FTC Action Challenging Patent Settlement Agreements Transferred

This posting was written by Jeffrey May, Editor of CCH Trade Regulation Reporter.

An action brought by the FTC and the State of California—challenging agreements in which Solvay Pharmaceuticals, Inc. allegedly paid generic drug makers Watson Pharmaceuticals, Inc. and Par Pharmaceutical Companies, Inc. to delay generic competition to Solvay’s branded testosterone-replacement drug AndroGel—has been transferred to the federal district court in Atlanta.

The patent settlement agreements at issue were entered into in the federal district court for the Northern District of Georgia.

The FTC and the state brought the action in the federal district court in Los Angeles, alleging that the settlement agreements harmed competition by having brand-name and generic pharmaceutical companies agree not to compete and instead share monopoly profits. (See “FTC, California Sue Drug Makers for Delaying Generic Competition,” Trade Regulation Talk, February 10, 2009)

Avoiding Eighth Circuit

In arguing for the transfer, the defendants suggested that the FTC sought to avoid Eleventh Circuit law and to create a split among the federal appellate courts regarding the legality of reverse-payment patent settlement agreements. The FTC in 2005 lost a challenge to a patent settlement agreement in the U.S. Court of Appeals in Atlanta (2005-1 Trade Cases ¶74,716).

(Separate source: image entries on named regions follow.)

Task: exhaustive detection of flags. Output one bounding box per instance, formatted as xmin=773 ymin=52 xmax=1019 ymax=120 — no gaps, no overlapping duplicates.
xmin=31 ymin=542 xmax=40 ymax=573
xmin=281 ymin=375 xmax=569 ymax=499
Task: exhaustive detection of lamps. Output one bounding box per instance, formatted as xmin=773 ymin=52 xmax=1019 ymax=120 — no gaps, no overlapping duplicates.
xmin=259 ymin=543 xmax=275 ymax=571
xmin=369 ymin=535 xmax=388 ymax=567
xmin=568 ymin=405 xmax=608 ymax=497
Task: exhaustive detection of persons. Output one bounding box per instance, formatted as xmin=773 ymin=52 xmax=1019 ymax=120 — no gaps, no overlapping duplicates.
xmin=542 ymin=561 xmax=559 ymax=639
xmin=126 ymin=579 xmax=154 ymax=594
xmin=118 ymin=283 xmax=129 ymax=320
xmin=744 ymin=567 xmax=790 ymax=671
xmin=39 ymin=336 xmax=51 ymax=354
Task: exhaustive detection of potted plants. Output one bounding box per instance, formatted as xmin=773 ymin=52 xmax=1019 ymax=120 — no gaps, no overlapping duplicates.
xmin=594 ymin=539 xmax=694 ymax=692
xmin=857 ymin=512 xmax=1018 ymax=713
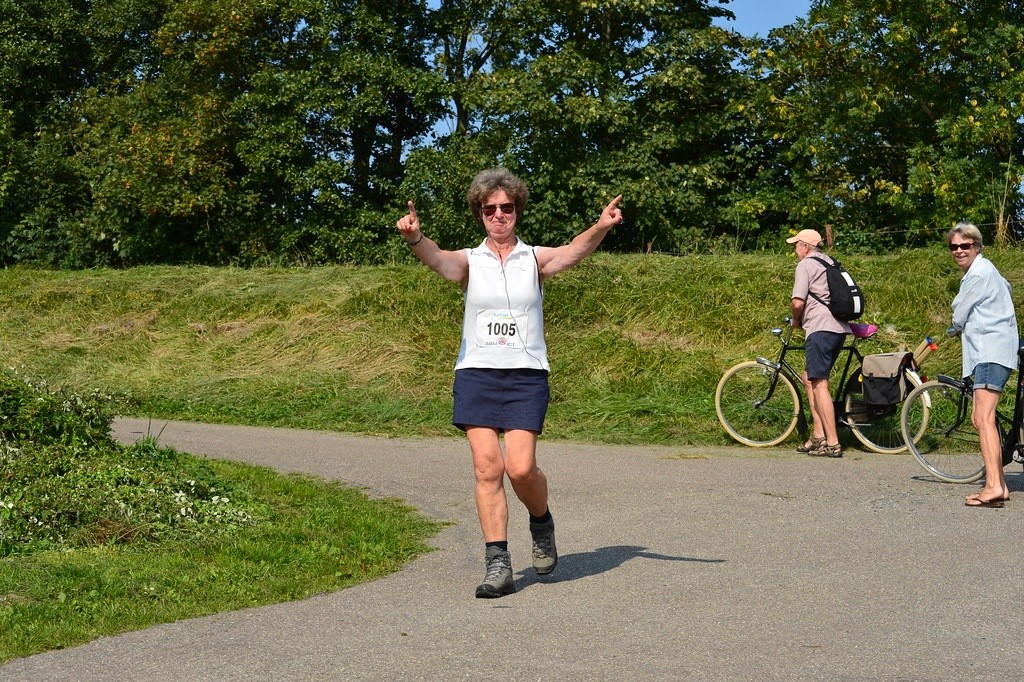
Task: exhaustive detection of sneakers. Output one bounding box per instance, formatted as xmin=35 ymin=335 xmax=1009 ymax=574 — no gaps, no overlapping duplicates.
xmin=528 ymin=516 xmax=558 ymax=574
xmin=474 ymin=546 xmax=515 ymax=599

“Because of the close ties between this antitrust case and the underlying patent cases, the judge in the Northern District of Georgia is more appropriate to hear this case,” the federal district court in Los Angeles held. The court decided that the FTC was not forum shopping when it filed the action in California.

While the court noted the agency’s efforts to create the circuit split, it concluded that this strategy “bears little weight on the determination of transfer in the interest of justice and convenience of the parties and witnesses.”

Application for Stay of Transfer

The court ordered the transfer of the case on April 8. The next day, the court denied the FTC’s emergency ex parte application for a stay pending transfer. Thus, the defendants’ joint motion to dismiss will be heard in the federal district court for the Northern District of Georgia. Private actions that followed the government suit in the federal district court in Los Angeles were transferred as well.

The April 8 decision in FTC v. Watson Pharmaceuticals, Inc., will appear in CCH Trade Regulation Reporter.